If there is also an associated 12 GB/day of reads then half that estimate (unlikely to be equal due to the nature of the cache). Either way -- not a significant degradation.

Edit: Degradation or not -- i'd personally rather have my drive resources available. In the context switch from firefox the cache process could interfere with loading other data.




Times of samsung 830 using 27nm SLC are over, its <1000 cycles 16nm TLC now.

Drives that reach >1PB or write endurance are no longer on the consumer market. You can buy them (SLC), but you wont after seeing the price.

You can do nice tests that will last for hundreds of TBs .. until you pause for 24 hours and realize all the data is gone.


It was the 840 Pro that went 2.4 terabytes during a drive test that ended in 2015[0]. That was a 21nm tech. I think the endurance is better than you think.

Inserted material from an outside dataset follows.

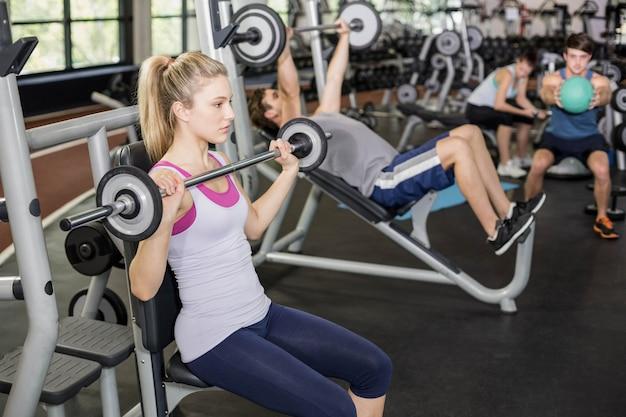 Ajuste a mulher levantando a barra no ginásio crossfit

[0]http://techreport.com/review/27909/the-ssd-endurance-experim...


afair this test was run 24/7 with no power down time. Earlier test (the one with 830? I think he moved computer mid test and had to power everything down) showed drives look healthy until you let them sit offline for a while, then it turns out all data evaporated.

840 is especially broken and dramatically slows down when you dont touch the data for >month. The "fix" is firmware silently rewriting everything in the background burning thru the rewrite cycles.